Dass sich nicht nur in Deutschland über mehrere Genera­tionen ein tiefsitzender Groll gegen jüdische Bürger aufge­baut hatte, sah Richard bestätigt durch seine eigenen un­freiwilligen Beobachtungen in den letzten Jahren während seiner Hausbesuche im Spessart. Er hatte nicht nur einmal gesehen, wie ein jüdischer Kaufmann in ein Haus ging, das mehr einer Hütte glich, während kurz darauf der Besitzer durch die Hintertüre verschwand. Richard wusste, dies war nicht nur für einen einzigen Schuldner die letzte Möglich­keit, durch seine Ehefrau den angelaufenen Zinsen zu ent­kommen. Sich Geld zu leihen gegen einen Schuldschein war manchmal in der Not die Rettung vor dem Verhungern. Und wenn einige Juden Zinsen verlangten, die die Schuld­ner nicht begleichen konnten, wuchs der Unmut. Es hieß, die Zinsen seien für die Juden wie für die Bauern die Egge und der Pflug. Betrügereien durch Deutsche - wie legali­sierter Diebstahl jüdischen Eigentums in der NS-Zeit - wurden dagegen verdrängt, da dies nicht in das Bild des angeblich „ehrlichen und aufrechten Deutschen“ passte.

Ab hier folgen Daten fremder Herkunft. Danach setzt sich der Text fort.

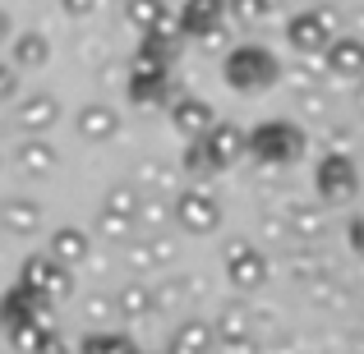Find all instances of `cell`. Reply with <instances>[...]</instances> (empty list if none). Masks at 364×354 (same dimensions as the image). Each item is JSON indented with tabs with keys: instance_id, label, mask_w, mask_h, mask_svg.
<instances>
[{
	"instance_id": "cell-49",
	"label": "cell",
	"mask_w": 364,
	"mask_h": 354,
	"mask_svg": "<svg viewBox=\"0 0 364 354\" xmlns=\"http://www.w3.org/2000/svg\"><path fill=\"white\" fill-rule=\"evenodd\" d=\"M5 37H9V14L0 9V42H5Z\"/></svg>"
},
{
	"instance_id": "cell-8",
	"label": "cell",
	"mask_w": 364,
	"mask_h": 354,
	"mask_svg": "<svg viewBox=\"0 0 364 354\" xmlns=\"http://www.w3.org/2000/svg\"><path fill=\"white\" fill-rule=\"evenodd\" d=\"M139 189L134 184H116L107 189V198H102L97 207V235L107 239H129L134 235V216H139Z\"/></svg>"
},
{
	"instance_id": "cell-33",
	"label": "cell",
	"mask_w": 364,
	"mask_h": 354,
	"mask_svg": "<svg viewBox=\"0 0 364 354\" xmlns=\"http://www.w3.org/2000/svg\"><path fill=\"white\" fill-rule=\"evenodd\" d=\"M304 290H309V299L318 304V309H328V304H346V299H350V294H346V285H341V281H332V276H318V281H309Z\"/></svg>"
},
{
	"instance_id": "cell-43",
	"label": "cell",
	"mask_w": 364,
	"mask_h": 354,
	"mask_svg": "<svg viewBox=\"0 0 364 354\" xmlns=\"http://www.w3.org/2000/svg\"><path fill=\"white\" fill-rule=\"evenodd\" d=\"M97 5H102V0H60V9H65L70 18H88V14H97Z\"/></svg>"
},
{
	"instance_id": "cell-38",
	"label": "cell",
	"mask_w": 364,
	"mask_h": 354,
	"mask_svg": "<svg viewBox=\"0 0 364 354\" xmlns=\"http://www.w3.org/2000/svg\"><path fill=\"white\" fill-rule=\"evenodd\" d=\"M226 18L254 23V18H267V9H263V0H226Z\"/></svg>"
},
{
	"instance_id": "cell-15",
	"label": "cell",
	"mask_w": 364,
	"mask_h": 354,
	"mask_svg": "<svg viewBox=\"0 0 364 354\" xmlns=\"http://www.w3.org/2000/svg\"><path fill=\"white\" fill-rule=\"evenodd\" d=\"M134 189H139V194H152V198H176L180 194V166L176 161H161V157L139 161Z\"/></svg>"
},
{
	"instance_id": "cell-22",
	"label": "cell",
	"mask_w": 364,
	"mask_h": 354,
	"mask_svg": "<svg viewBox=\"0 0 364 354\" xmlns=\"http://www.w3.org/2000/svg\"><path fill=\"white\" fill-rule=\"evenodd\" d=\"M217 336L208 318H185L176 331H171V354H213Z\"/></svg>"
},
{
	"instance_id": "cell-23",
	"label": "cell",
	"mask_w": 364,
	"mask_h": 354,
	"mask_svg": "<svg viewBox=\"0 0 364 354\" xmlns=\"http://www.w3.org/2000/svg\"><path fill=\"white\" fill-rule=\"evenodd\" d=\"M37 304H42V294L23 290V285H9V290L0 294V327L14 331V327H23V322H33Z\"/></svg>"
},
{
	"instance_id": "cell-20",
	"label": "cell",
	"mask_w": 364,
	"mask_h": 354,
	"mask_svg": "<svg viewBox=\"0 0 364 354\" xmlns=\"http://www.w3.org/2000/svg\"><path fill=\"white\" fill-rule=\"evenodd\" d=\"M46 60H51V37L46 33L28 28V33L9 37V65H14V70H42Z\"/></svg>"
},
{
	"instance_id": "cell-19",
	"label": "cell",
	"mask_w": 364,
	"mask_h": 354,
	"mask_svg": "<svg viewBox=\"0 0 364 354\" xmlns=\"http://www.w3.org/2000/svg\"><path fill=\"white\" fill-rule=\"evenodd\" d=\"M267 258L258 253V248H249V253H240V258H231L226 262V281H231V290H240V294H254V290H263L267 285Z\"/></svg>"
},
{
	"instance_id": "cell-53",
	"label": "cell",
	"mask_w": 364,
	"mask_h": 354,
	"mask_svg": "<svg viewBox=\"0 0 364 354\" xmlns=\"http://www.w3.org/2000/svg\"><path fill=\"white\" fill-rule=\"evenodd\" d=\"M166 354H171V350H166Z\"/></svg>"
},
{
	"instance_id": "cell-51",
	"label": "cell",
	"mask_w": 364,
	"mask_h": 354,
	"mask_svg": "<svg viewBox=\"0 0 364 354\" xmlns=\"http://www.w3.org/2000/svg\"><path fill=\"white\" fill-rule=\"evenodd\" d=\"M355 106H360V116H364V83L355 88Z\"/></svg>"
},
{
	"instance_id": "cell-27",
	"label": "cell",
	"mask_w": 364,
	"mask_h": 354,
	"mask_svg": "<svg viewBox=\"0 0 364 354\" xmlns=\"http://www.w3.org/2000/svg\"><path fill=\"white\" fill-rule=\"evenodd\" d=\"M171 221H176V216H171V198H152V194H143V198H139V216H134V231H143V235H161Z\"/></svg>"
},
{
	"instance_id": "cell-35",
	"label": "cell",
	"mask_w": 364,
	"mask_h": 354,
	"mask_svg": "<svg viewBox=\"0 0 364 354\" xmlns=\"http://www.w3.org/2000/svg\"><path fill=\"white\" fill-rule=\"evenodd\" d=\"M5 336H9V345H14L18 354H37V350H42V336H46V331H37L33 322H23V327L5 331Z\"/></svg>"
},
{
	"instance_id": "cell-2",
	"label": "cell",
	"mask_w": 364,
	"mask_h": 354,
	"mask_svg": "<svg viewBox=\"0 0 364 354\" xmlns=\"http://www.w3.org/2000/svg\"><path fill=\"white\" fill-rule=\"evenodd\" d=\"M282 74L286 70H282V60H277V51L263 46V42H240V46H231L226 60H222V79L231 83L235 92H245V97L267 92Z\"/></svg>"
},
{
	"instance_id": "cell-11",
	"label": "cell",
	"mask_w": 364,
	"mask_h": 354,
	"mask_svg": "<svg viewBox=\"0 0 364 354\" xmlns=\"http://www.w3.org/2000/svg\"><path fill=\"white\" fill-rule=\"evenodd\" d=\"M88 253H92V235L79 231V226H55V231L46 235V258H51L55 267H65V272L83 267Z\"/></svg>"
},
{
	"instance_id": "cell-44",
	"label": "cell",
	"mask_w": 364,
	"mask_h": 354,
	"mask_svg": "<svg viewBox=\"0 0 364 354\" xmlns=\"http://www.w3.org/2000/svg\"><path fill=\"white\" fill-rule=\"evenodd\" d=\"M346 239H350V248L364 258V216H350V226H346Z\"/></svg>"
},
{
	"instance_id": "cell-5",
	"label": "cell",
	"mask_w": 364,
	"mask_h": 354,
	"mask_svg": "<svg viewBox=\"0 0 364 354\" xmlns=\"http://www.w3.org/2000/svg\"><path fill=\"white\" fill-rule=\"evenodd\" d=\"M171 216H176V226L185 235H213L222 226V203H217V194L208 184H189L171 198Z\"/></svg>"
},
{
	"instance_id": "cell-12",
	"label": "cell",
	"mask_w": 364,
	"mask_h": 354,
	"mask_svg": "<svg viewBox=\"0 0 364 354\" xmlns=\"http://www.w3.org/2000/svg\"><path fill=\"white\" fill-rule=\"evenodd\" d=\"M282 216H286V231H291L295 244H318V235L328 231V207L318 198H295Z\"/></svg>"
},
{
	"instance_id": "cell-7",
	"label": "cell",
	"mask_w": 364,
	"mask_h": 354,
	"mask_svg": "<svg viewBox=\"0 0 364 354\" xmlns=\"http://www.w3.org/2000/svg\"><path fill=\"white\" fill-rule=\"evenodd\" d=\"M14 285H23V290H33V294H42V299H65V294H74V272H65V267H55L46 253H33V258H23L18 262V281Z\"/></svg>"
},
{
	"instance_id": "cell-14",
	"label": "cell",
	"mask_w": 364,
	"mask_h": 354,
	"mask_svg": "<svg viewBox=\"0 0 364 354\" xmlns=\"http://www.w3.org/2000/svg\"><path fill=\"white\" fill-rule=\"evenodd\" d=\"M208 148V157H213V166L217 170H226V166H235V161L245 157V129L235 120H217L213 129L198 138Z\"/></svg>"
},
{
	"instance_id": "cell-21",
	"label": "cell",
	"mask_w": 364,
	"mask_h": 354,
	"mask_svg": "<svg viewBox=\"0 0 364 354\" xmlns=\"http://www.w3.org/2000/svg\"><path fill=\"white\" fill-rule=\"evenodd\" d=\"M323 65H328V74H337V79H364V42L337 37V42L323 51Z\"/></svg>"
},
{
	"instance_id": "cell-32",
	"label": "cell",
	"mask_w": 364,
	"mask_h": 354,
	"mask_svg": "<svg viewBox=\"0 0 364 354\" xmlns=\"http://www.w3.org/2000/svg\"><path fill=\"white\" fill-rule=\"evenodd\" d=\"M166 88H171V83H139V79L124 83V92H129L134 106H161V101H171Z\"/></svg>"
},
{
	"instance_id": "cell-41",
	"label": "cell",
	"mask_w": 364,
	"mask_h": 354,
	"mask_svg": "<svg viewBox=\"0 0 364 354\" xmlns=\"http://www.w3.org/2000/svg\"><path fill=\"white\" fill-rule=\"evenodd\" d=\"M5 101H18V70L14 65H0V106Z\"/></svg>"
},
{
	"instance_id": "cell-3",
	"label": "cell",
	"mask_w": 364,
	"mask_h": 354,
	"mask_svg": "<svg viewBox=\"0 0 364 354\" xmlns=\"http://www.w3.org/2000/svg\"><path fill=\"white\" fill-rule=\"evenodd\" d=\"M286 42L300 55H323L332 42H337V9L332 5H309L300 14L286 18Z\"/></svg>"
},
{
	"instance_id": "cell-46",
	"label": "cell",
	"mask_w": 364,
	"mask_h": 354,
	"mask_svg": "<svg viewBox=\"0 0 364 354\" xmlns=\"http://www.w3.org/2000/svg\"><path fill=\"white\" fill-rule=\"evenodd\" d=\"M217 354H263L258 341H235V345H217Z\"/></svg>"
},
{
	"instance_id": "cell-48",
	"label": "cell",
	"mask_w": 364,
	"mask_h": 354,
	"mask_svg": "<svg viewBox=\"0 0 364 354\" xmlns=\"http://www.w3.org/2000/svg\"><path fill=\"white\" fill-rule=\"evenodd\" d=\"M350 354H364V327L355 331V341H350Z\"/></svg>"
},
{
	"instance_id": "cell-40",
	"label": "cell",
	"mask_w": 364,
	"mask_h": 354,
	"mask_svg": "<svg viewBox=\"0 0 364 354\" xmlns=\"http://www.w3.org/2000/svg\"><path fill=\"white\" fill-rule=\"evenodd\" d=\"M111 313H116V304H111L107 294H92V299H88V322L97 331H102V322H111Z\"/></svg>"
},
{
	"instance_id": "cell-25",
	"label": "cell",
	"mask_w": 364,
	"mask_h": 354,
	"mask_svg": "<svg viewBox=\"0 0 364 354\" xmlns=\"http://www.w3.org/2000/svg\"><path fill=\"white\" fill-rule=\"evenodd\" d=\"M14 161H18L23 175H51L55 170V148L46 138H23L18 152H14Z\"/></svg>"
},
{
	"instance_id": "cell-31",
	"label": "cell",
	"mask_w": 364,
	"mask_h": 354,
	"mask_svg": "<svg viewBox=\"0 0 364 354\" xmlns=\"http://www.w3.org/2000/svg\"><path fill=\"white\" fill-rule=\"evenodd\" d=\"M180 170H185L194 184H203L208 175H217V166H213V157H208L203 143H189V148H185V161H180Z\"/></svg>"
},
{
	"instance_id": "cell-16",
	"label": "cell",
	"mask_w": 364,
	"mask_h": 354,
	"mask_svg": "<svg viewBox=\"0 0 364 354\" xmlns=\"http://www.w3.org/2000/svg\"><path fill=\"white\" fill-rule=\"evenodd\" d=\"M0 231L18 235V239L37 235V231H42V203L28 198V194H9L5 203H0Z\"/></svg>"
},
{
	"instance_id": "cell-37",
	"label": "cell",
	"mask_w": 364,
	"mask_h": 354,
	"mask_svg": "<svg viewBox=\"0 0 364 354\" xmlns=\"http://www.w3.org/2000/svg\"><path fill=\"white\" fill-rule=\"evenodd\" d=\"M180 294H185V304H203L208 299V276L203 272H180Z\"/></svg>"
},
{
	"instance_id": "cell-17",
	"label": "cell",
	"mask_w": 364,
	"mask_h": 354,
	"mask_svg": "<svg viewBox=\"0 0 364 354\" xmlns=\"http://www.w3.org/2000/svg\"><path fill=\"white\" fill-rule=\"evenodd\" d=\"M74 129L88 143H111L120 133V111L107 106V101H88V106L74 111Z\"/></svg>"
},
{
	"instance_id": "cell-52",
	"label": "cell",
	"mask_w": 364,
	"mask_h": 354,
	"mask_svg": "<svg viewBox=\"0 0 364 354\" xmlns=\"http://www.w3.org/2000/svg\"><path fill=\"white\" fill-rule=\"evenodd\" d=\"M360 189H364V175H360Z\"/></svg>"
},
{
	"instance_id": "cell-45",
	"label": "cell",
	"mask_w": 364,
	"mask_h": 354,
	"mask_svg": "<svg viewBox=\"0 0 364 354\" xmlns=\"http://www.w3.org/2000/svg\"><path fill=\"white\" fill-rule=\"evenodd\" d=\"M37 354H70V350H65L60 327H55V331H46V336H42V350H37Z\"/></svg>"
},
{
	"instance_id": "cell-9",
	"label": "cell",
	"mask_w": 364,
	"mask_h": 354,
	"mask_svg": "<svg viewBox=\"0 0 364 354\" xmlns=\"http://www.w3.org/2000/svg\"><path fill=\"white\" fill-rule=\"evenodd\" d=\"M176 258H180V239L171 231L134 235L129 244H124V267H129V272H166V267H176Z\"/></svg>"
},
{
	"instance_id": "cell-6",
	"label": "cell",
	"mask_w": 364,
	"mask_h": 354,
	"mask_svg": "<svg viewBox=\"0 0 364 354\" xmlns=\"http://www.w3.org/2000/svg\"><path fill=\"white\" fill-rule=\"evenodd\" d=\"M180 33L194 37L198 46H217L226 37V0H185L176 9Z\"/></svg>"
},
{
	"instance_id": "cell-50",
	"label": "cell",
	"mask_w": 364,
	"mask_h": 354,
	"mask_svg": "<svg viewBox=\"0 0 364 354\" xmlns=\"http://www.w3.org/2000/svg\"><path fill=\"white\" fill-rule=\"evenodd\" d=\"M282 5H286V0H263V9H267V14H277Z\"/></svg>"
},
{
	"instance_id": "cell-18",
	"label": "cell",
	"mask_w": 364,
	"mask_h": 354,
	"mask_svg": "<svg viewBox=\"0 0 364 354\" xmlns=\"http://www.w3.org/2000/svg\"><path fill=\"white\" fill-rule=\"evenodd\" d=\"M249 304L240 299H231V304H222L217 309V318H213V336H217V345H235V341H254V318H249Z\"/></svg>"
},
{
	"instance_id": "cell-1",
	"label": "cell",
	"mask_w": 364,
	"mask_h": 354,
	"mask_svg": "<svg viewBox=\"0 0 364 354\" xmlns=\"http://www.w3.org/2000/svg\"><path fill=\"white\" fill-rule=\"evenodd\" d=\"M304 148H309V138L291 120H263L245 133V157H254V166L263 170H291L304 157Z\"/></svg>"
},
{
	"instance_id": "cell-39",
	"label": "cell",
	"mask_w": 364,
	"mask_h": 354,
	"mask_svg": "<svg viewBox=\"0 0 364 354\" xmlns=\"http://www.w3.org/2000/svg\"><path fill=\"white\" fill-rule=\"evenodd\" d=\"M258 350H263V354H304L300 336H291V331H277V336L258 341Z\"/></svg>"
},
{
	"instance_id": "cell-36",
	"label": "cell",
	"mask_w": 364,
	"mask_h": 354,
	"mask_svg": "<svg viewBox=\"0 0 364 354\" xmlns=\"http://www.w3.org/2000/svg\"><path fill=\"white\" fill-rule=\"evenodd\" d=\"M258 235L272 239V244H291V231H286L282 212H258Z\"/></svg>"
},
{
	"instance_id": "cell-4",
	"label": "cell",
	"mask_w": 364,
	"mask_h": 354,
	"mask_svg": "<svg viewBox=\"0 0 364 354\" xmlns=\"http://www.w3.org/2000/svg\"><path fill=\"white\" fill-rule=\"evenodd\" d=\"M314 189H318L323 207H341L350 198H360V166L350 152H328L314 170Z\"/></svg>"
},
{
	"instance_id": "cell-34",
	"label": "cell",
	"mask_w": 364,
	"mask_h": 354,
	"mask_svg": "<svg viewBox=\"0 0 364 354\" xmlns=\"http://www.w3.org/2000/svg\"><path fill=\"white\" fill-rule=\"evenodd\" d=\"M152 304H157V309H189L185 294H180V281H176V276H166V281L152 285Z\"/></svg>"
},
{
	"instance_id": "cell-10",
	"label": "cell",
	"mask_w": 364,
	"mask_h": 354,
	"mask_svg": "<svg viewBox=\"0 0 364 354\" xmlns=\"http://www.w3.org/2000/svg\"><path fill=\"white\" fill-rule=\"evenodd\" d=\"M55 120H60V101H55L51 92H42V88L23 92V97L14 101V116H9V124H14L18 133H28V138H42Z\"/></svg>"
},
{
	"instance_id": "cell-28",
	"label": "cell",
	"mask_w": 364,
	"mask_h": 354,
	"mask_svg": "<svg viewBox=\"0 0 364 354\" xmlns=\"http://www.w3.org/2000/svg\"><path fill=\"white\" fill-rule=\"evenodd\" d=\"M161 14H166L161 0H124V23H129L139 37H148L152 28L161 23Z\"/></svg>"
},
{
	"instance_id": "cell-13",
	"label": "cell",
	"mask_w": 364,
	"mask_h": 354,
	"mask_svg": "<svg viewBox=\"0 0 364 354\" xmlns=\"http://www.w3.org/2000/svg\"><path fill=\"white\" fill-rule=\"evenodd\" d=\"M166 106H171V124H176V133H185L189 143H198V138H203V133L217 124L213 106H208L203 97H189V92H180V97L166 101Z\"/></svg>"
},
{
	"instance_id": "cell-29",
	"label": "cell",
	"mask_w": 364,
	"mask_h": 354,
	"mask_svg": "<svg viewBox=\"0 0 364 354\" xmlns=\"http://www.w3.org/2000/svg\"><path fill=\"white\" fill-rule=\"evenodd\" d=\"M79 354H139V345H134L124 331H88Z\"/></svg>"
},
{
	"instance_id": "cell-24",
	"label": "cell",
	"mask_w": 364,
	"mask_h": 354,
	"mask_svg": "<svg viewBox=\"0 0 364 354\" xmlns=\"http://www.w3.org/2000/svg\"><path fill=\"white\" fill-rule=\"evenodd\" d=\"M286 276L300 285L318 281V276H328V262H323V253L314 244H300V248H286Z\"/></svg>"
},
{
	"instance_id": "cell-26",
	"label": "cell",
	"mask_w": 364,
	"mask_h": 354,
	"mask_svg": "<svg viewBox=\"0 0 364 354\" xmlns=\"http://www.w3.org/2000/svg\"><path fill=\"white\" fill-rule=\"evenodd\" d=\"M111 304H116V313H124V318H148V313H157V304H152V285H143V281L120 285V290L111 294Z\"/></svg>"
},
{
	"instance_id": "cell-30",
	"label": "cell",
	"mask_w": 364,
	"mask_h": 354,
	"mask_svg": "<svg viewBox=\"0 0 364 354\" xmlns=\"http://www.w3.org/2000/svg\"><path fill=\"white\" fill-rule=\"evenodd\" d=\"M295 111H300L304 120H328V111H332V97H328V88H304V92H295Z\"/></svg>"
},
{
	"instance_id": "cell-47",
	"label": "cell",
	"mask_w": 364,
	"mask_h": 354,
	"mask_svg": "<svg viewBox=\"0 0 364 354\" xmlns=\"http://www.w3.org/2000/svg\"><path fill=\"white\" fill-rule=\"evenodd\" d=\"M97 55H102V42H97V37H88V42H83V60H97Z\"/></svg>"
},
{
	"instance_id": "cell-42",
	"label": "cell",
	"mask_w": 364,
	"mask_h": 354,
	"mask_svg": "<svg viewBox=\"0 0 364 354\" xmlns=\"http://www.w3.org/2000/svg\"><path fill=\"white\" fill-rule=\"evenodd\" d=\"M254 248V239H245V235H231V239H222V262H231V258H240Z\"/></svg>"
}]
</instances>
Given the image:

Seit vielen Jahren hatte sich ein Neid-Antisemitismus in einigen Teilen der Bevölkerung entwickelt, der sich aus­gebreitet hatte. Die von Hitler angekündigte „Juden-Ver­nichtung“ nahm kaum jemand wörtlich, wie auch die Reichstagsrede vom 30. Januar 39: „Wenn es dem interna­tionalen Finanzjudentum gelingen sollte, die Völker noch einmal in einen Weltkrieg zu stürzen, dann wird das Ergeb­nis nicht die Bolschewisierung der Erde und damit der Sieg des Judentums sein, sondern die Vernichtung der jüdischen Rasse in Europa“ - und im Jahre 1941/42 über die Endlö­sung: „Wenn wir diese Pest ausrotten, so vollbringen wir eine Tat für die Menschheit […] Wir werden gesund, wenn wir den Juden eliminieren.“

Kaum jemand war in der Lage, sich das Grauen des be­ginnenden Holocaust vorzustellen. Propagandafilme der Nazis zeigten demonstrativ Filmaufnahmen vom Lager Theresienstadt, in denen der Tagesablauf der jüdischen Familien wie in einem Ferienlager, sogar mit eigenem Ge­müsegarten und Sportprogramm, zu sehen war. Die Bilder sollten die Bevölkerung, die mehrheitlich das Aussiedeln der Juden aus Deutschland begrüßten, täuschen und von der grausamen Wahrheit ablenken. Im krassen Gegensatz dazu wurden filmisch auf perfide Weise die grauenhaften Ver­hältnisse im Warschauer Ghetto für ein verfälschtes Bild „des Juden“ ausgeschlachtet, mit dem Tenor, er sei ein parasitärer, verlauster, schmutziger und unkultivierter Un­termensch. Dieser hätte damit, nach der Lesart des angeb­lich zivilisierten arischen Herrenmenschen, in einem neuen Großdeutschen Reich kein Lebensrecht mehr. Für diese sog. „Parasiten des Deutschen Reichs“ blieb als logische Konsequenz nur die Endlösung mit Zyklon B.